Second, was the Enlightenment. Man was beginning to understand himself, and eager to throw off the cloak of tyranny. We have forgotten about this entirely, but it did result in the American Revolution—which, it was hoped, would be the salvation of the world.
Third, was what really happened. This was a gradual process that took centuries—but the end result is what concerns us here. This is where we are—and it is hardly equality. It is a society where what you have, and what you are, depends on your position in the world. And some people are more equal than others, as Orwell said.
It is easy to be morally indignant about this situation—and then let it continue. I think we have to work harder, and see what is really going on.
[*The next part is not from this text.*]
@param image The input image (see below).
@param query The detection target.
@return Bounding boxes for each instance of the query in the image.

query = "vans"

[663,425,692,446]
I think we have to live with the uncomfortable contradiction between equality as an ideal and our innate drive for power, as individuals and as groups.
The Enlightenment did not take this into account. This was long before the social sciences. They have learned much about us—and not all of it is flattering. Unfortunately, our primary mode of learning, our so-called educational system, especially at the primary level, had not educated us about what was going on in the American Experiment. Why was this?
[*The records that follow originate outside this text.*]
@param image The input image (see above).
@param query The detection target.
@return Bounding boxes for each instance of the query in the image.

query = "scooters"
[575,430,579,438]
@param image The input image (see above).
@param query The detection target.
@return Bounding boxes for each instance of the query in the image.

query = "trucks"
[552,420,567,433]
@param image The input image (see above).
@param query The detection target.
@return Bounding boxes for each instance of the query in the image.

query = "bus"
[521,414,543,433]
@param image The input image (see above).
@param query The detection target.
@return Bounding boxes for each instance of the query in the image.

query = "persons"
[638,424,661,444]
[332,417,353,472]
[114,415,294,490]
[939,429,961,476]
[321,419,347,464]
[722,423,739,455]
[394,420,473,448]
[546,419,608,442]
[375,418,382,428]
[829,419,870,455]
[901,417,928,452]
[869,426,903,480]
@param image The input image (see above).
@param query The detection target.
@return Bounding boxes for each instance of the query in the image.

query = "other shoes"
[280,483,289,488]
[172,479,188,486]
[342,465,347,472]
Because the local boards of education didn’t want it. Because they were part of the trend away from equality—and they wanted students who fit themselves into the privileged niches that were forming. I ought to know, I became an engineer, where I made good money, even though I was not doing much that was useful.
Today I see the same thing going on now: people are looking for advantageous positions, to take advantage of current trends—which are changing all the time. Examples are the stock market or the real estate market—or climbing the corporate ladder. Or neoliberalism.
I am not against people helping themselves. But I am against the destruction of an equitable social system.
This is what is happening. Equality has been forgotten.